The stories in this collection were all written digitally, in brief moments of repose, for brief moments of repose. The stories are all less than one page long, some of them little more than a few sentences, and represent a burgeoning form of fiction known as microfiction. Most of us, whether we realize it or not, are familiar with this 21st century form of writing. Anyone using social media sites like Facebook, Twitter or Tumblr are all essentially microbloggers. For Pico, this a perfect format for a modern audience.

“Fiction doesn’t have to be 300 [or] 400 pages now, and if you already have the story behind it, and the characters, then you only have to fill in the gaps to get the joke or the message that the story is giving to you.

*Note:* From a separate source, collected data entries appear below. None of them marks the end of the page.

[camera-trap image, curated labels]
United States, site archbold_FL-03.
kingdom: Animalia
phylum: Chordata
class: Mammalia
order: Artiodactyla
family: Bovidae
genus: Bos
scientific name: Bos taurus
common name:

The stories in the first half of Pico’s collection are all derived from fables and fairy tales that are familiar to most of us. But Pico didn’t simply retell the stories. In some cases, he brought the characters outside of the context of the story as we know it, and re-imagined these sort of ironic consequences. There is, for instance, the story “Emergency” in which Pico has placed Cinderella in a doctor’s office after she has gotten stuck inside of a pumpkin.

Pico describes the stories like this: “They are older stories remade, mixed with a little bit of satire, and thrown back out with a 21st century point of view.”

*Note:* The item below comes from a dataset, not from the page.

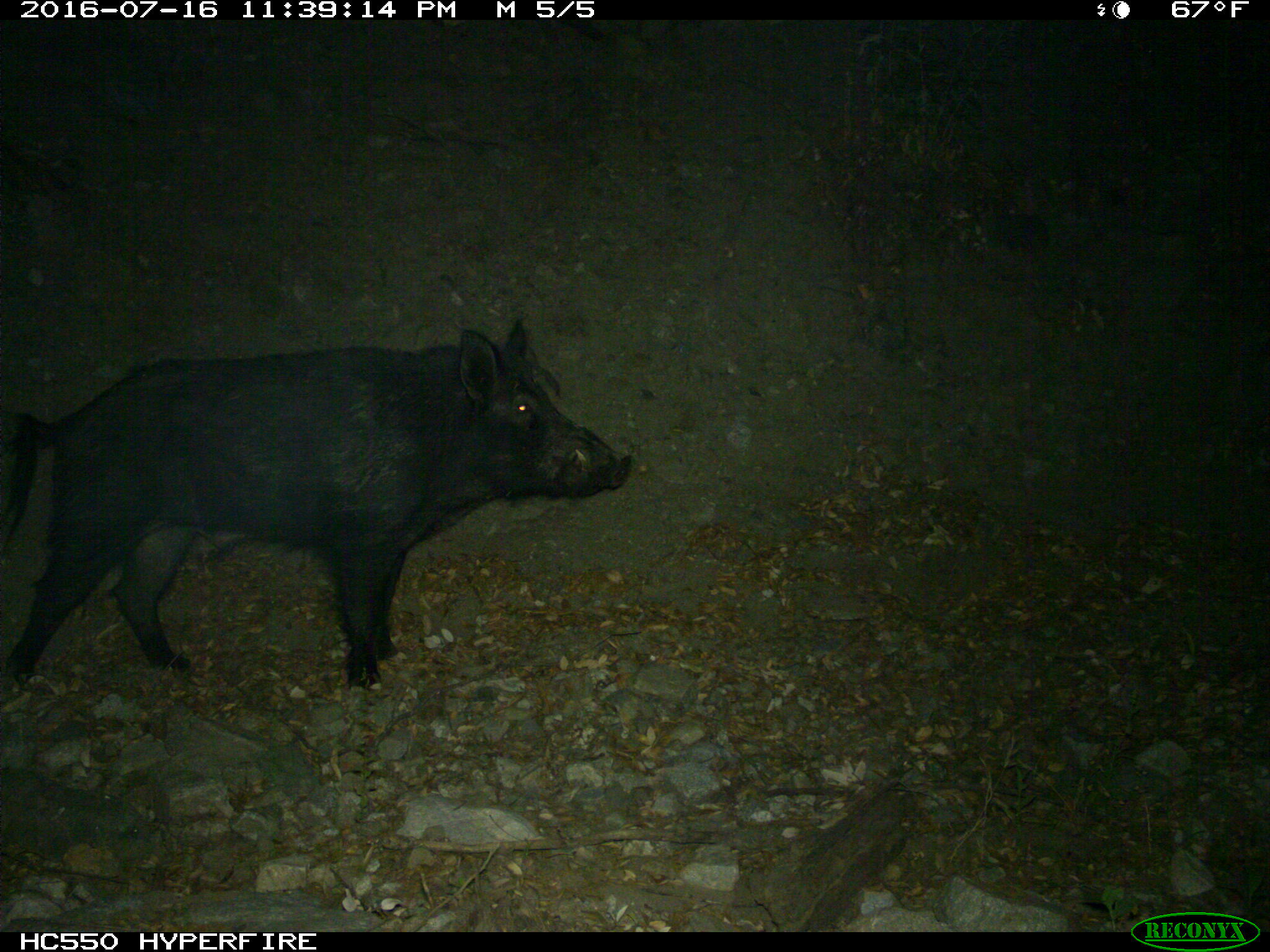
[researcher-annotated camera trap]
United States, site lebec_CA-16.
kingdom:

The cover design of the collection does a good job of representing, not only the fairy tale aspect of the publication, but also symbolically the way that we ingest fiction in the wake of these new technologies.

“The idea behind the cover was having stories, or fictions, that fly around, and having a person just trying to collect them and read them,” says Pico.

The cover features local model Amy Nichols dressed as Little Red Riding Hood knelt before a tree that has pages hanging off and fluttering in the air above her, presumably each containing a little tale for her to pluck at random and read. This portrays the method we often use to read our fiction. Just as you’re hard-pressed to find anyone with an actual CD collection these days, so too are book collections becoming a thing of the past. Books are no longer these tangible objects, they exist for us to pluck from the sky and display on our Kindles or Nooks.

To really hit on the idea of the changing landscape of fiction writing and reading, Pico included the type of device that the story was written on at the end of each story. “Most of them were written in text messages, netbooks, laptops, Blackberries, etc.”

Pico wanted everything to be digital for this publication, which is why he decided to publish it exclusively online. This is a growing trend in the world of publishing because not only is it cost-effective, but it’s simply more practical. Publishing is going the way of digital music. With the emergence of a new array of eReaders, there is finally a device on which we can enjoy our books digitally. This has opened up the possibility for anyone with the motivation and wherewithal to become a self-publisher.

“I think it’s bringing some of the power back to the writer, and pulling some away from the publisher,” says Pico. “If you really manage it right and have good material, and you have people talking about your work, I think it’s a good opportunity for up-and-coming writers.”

Pico plans to make his book available on Amazon by the end of January, making it accessible to anyone with an eReader and $2.99. Pico sees this as not only the natural course for publishing, but also as smart and practical. “This is [a] new commercial way of writing, and that link between reader-writer is changing. … Kids nowadays, they don’t have the desire to go to the library and carry around a book. Now they just want to carry them all in their iPhone or Kindle.”

Essentially, people are looking for fiction that fills those cracks, those brief moments on the bus in silent contemplation, or waiting at Gate B before your flight. And new crops of young writers, like Pico, are looking for a better way to inject themselves, if even only briefly, into the lives of potential readers, and increasingly so on their own terms.

“Publishing online is the most democratic way of publishing,” says Pico. “Because who is holding you accountable for good writing? The reader.”